**Given text**:
————————
Generally, many of my posts in this blog come to some kind of solution of how to get into a positive state of mind, even the ones in which I bitch relentlessly. I guess the reason I write about this a lot is because I’m usually trying to switch from negative to positive and writing is a useful tool for me. Lately there is so much sadness in friends going through really tough situations I have lived through. I know in my heart my friends have to walk through the pain, after which they will grow tremendously. But I wish I could wave a wand and make it all go away. I wish I could just grab them by the hand and have them forget the assholes who hurt them and pull them into the sunshine and heal! I wish I could SWITCH ON HAPPINESS for them.
Aw. Wouldn’t it be great to look in the mirror, slap my face and shout “SNAP OUT IF IT!”? I think of Cher in Moonstruck when I say that but in my head it’s more of a prolonged scream than her bedroom-eyed, “what the hell are you thinking?” Italian Brooklynite kind of delivery. Of course, she did slap Nick twice. So she trumps me there.
I will acquiesce that not all misery is snapoutofitable. If I’ve been hit by a bus, I’m gonna be in misery and a body cast for a looooooong , long, long time. Dealing with the death of a loved one, financial ruin, divorce, kids not doing their homework AGAIN...this is all stuff I can fall prey to misery over. If I am James Caan and Kathy Bates is swinging a mallet around, I am definitely in misery but the good news is that it will end in about two hours.
But is it as simple as a figurative (or, in some cases, literal) slap in the face to snap out of it? When I am miserable and the world seems to fall around my ankles like crap-filled underwear and I claw my face and yell at God and feel sorry for myself, is it so easy to change up my mindset and go from misery to happiness?
————————
**Task list**:
A – Translate this sentence from the blog post into Spanish: "But I wish I could wave a wand and make it all go away."
B – According to the blog post, how many times did Cher slap Nick?
C – Repeat the passage of the blog post that opens with the words containing "Generally, many of" and closes with "HAPPINESS for them.".

**Stored data**:
————————
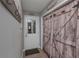 Hallway with wood-look barn door and coat hooks with access to the exterior at 8321 Banks Mill Rd, Douglasville, GA 30135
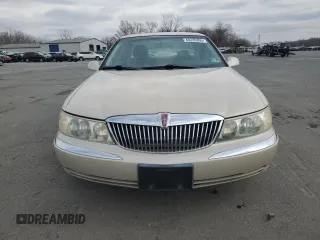 2001 Lincoln Continental with VIN 1LNHM97V71Y711352, listed as a Copart auction lot 46235305 with 122,786 mi miles and Salvage Title. Bid and sale history available at DreamBid. Image 5.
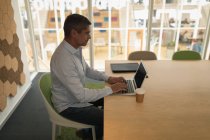 Вид збоку бізнесмена, який працює на ноутбуці і сидить в офісі — стокове фото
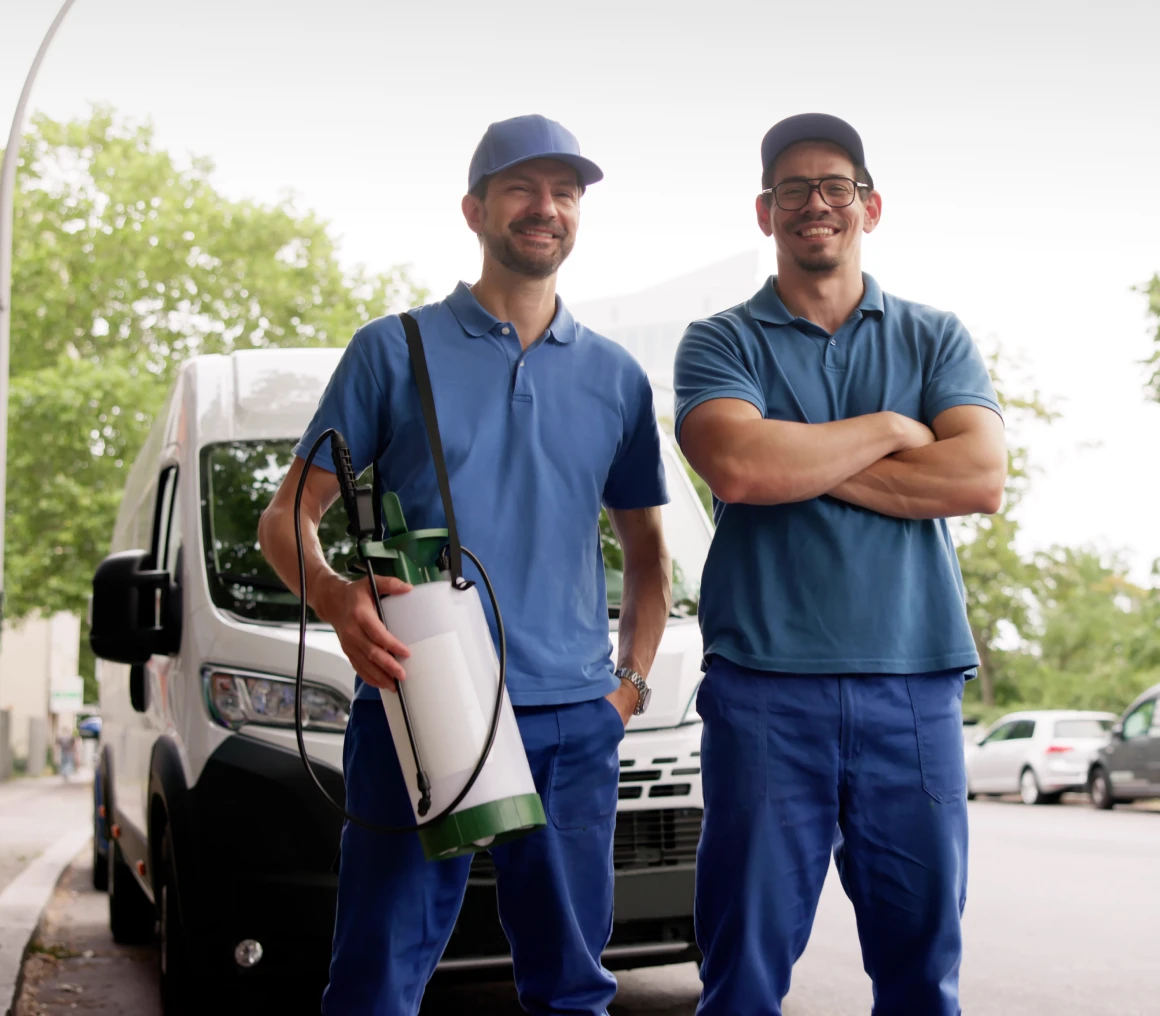 Two workers standing beside a van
————————
**Responses per task**:
A – Pero ojalá pudiera agitar una varita y hacer que todo desapareciera.

B – Twice.

C –
Generally, many of my posts in this blog come to some kind of solution of how to get into a positive state of mind, even the ones in which I bitch relentlessly. I guess the reason I write about this a lot is because I’m usually trying to switch from negative to positive and writing is a useful tool for me. Lately there is so much sadness in friends going through really tough situations I have lived through. I know in my heart my friends have to walk through the pain, after which they will grow tremendously. But I wish I could wave a wand and make it all go away. I wish I could just grab them by the hand and have them forget the assholes who hurt them and pull them into the sunshine and heal! I wish I could SWITCH ON HAPPINESS for them.